Posted October 20, 2022 Reviewed by Michelle Quirk
Key points
- Coaching is an empirically validated method for facilitating personal and professional growth.
- There are two primary methods for coaching: content and process.
- Repeated use of questions, whether posed by the coach or by oneself, can not only change behavior but may also change the brain itself.
This post is co-authored by George S. Everly, Jr., Ph.D., and Gina Brelesky, MPA, MEd.

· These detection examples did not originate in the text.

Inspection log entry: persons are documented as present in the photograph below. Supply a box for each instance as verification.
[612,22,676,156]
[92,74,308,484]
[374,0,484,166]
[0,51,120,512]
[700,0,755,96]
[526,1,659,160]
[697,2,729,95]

What you leave behind is not what is engraved in stone monuments, but what is woven into others. – Pericles, 5th century BC

Coaching is big business. The “life coaching” industry has been estimated to be around $1.4 billion in 2022. “Business coaching” has been estimated to be around $14.2 billion in 2022. And the coaching industries continue to grow. Despite the claims made by many purveyors of these services, coaching is not new. In an effort to truly advance the field, rather than merely reinvent it, there may be value in looking from whence we have come and where we can go. Let’s take a closer look at this medium for personal and professional growth.
Coaching Defined
According to Grant (2006), “Coaching is essentially about helping individuals regulate and direct their interpersonal and intrapersonal resources to better attain their goals” (p. 153). Whether it is personal or professional coaching, the process of coaching, at its most fundamental level, entails providing guidance. According to celebrity life coach Tony Robbins, it is providing support and advice. Variations on this theme would be tutoring and mentoring. While some argue there are significant distinctions among coaching, tutoring, and mentoring, a critical analysis reveals largely arbitrary or unconvincing efforts at semantic neofunctionalism. But perhaps Wikipedia provides the most useful definition applicable to the current discussion: “The word ‘coaching’ thus identified a process used to transport people from where they are to where they want to be.”
Origins
The oldest generally accepted references to processes of interpersonal guidance (i.e., helping people get from where they are to where they want to be) arise from Greek mythology. Athena was the goddess of wisdom. Across numerous myths, she can be seen providing guidance. But perhaps the most famous example of providing interpersonal guidance is from Homer’s Odyssey. As Odysseus, King of Ithaca, was leaving for the Trojan wars, he asked a trusted friend named Mentor to provide developmental guidance to his son Telemachus while he was gone. Thus, the term “mentor” became associated with being a wise and trusted adviser.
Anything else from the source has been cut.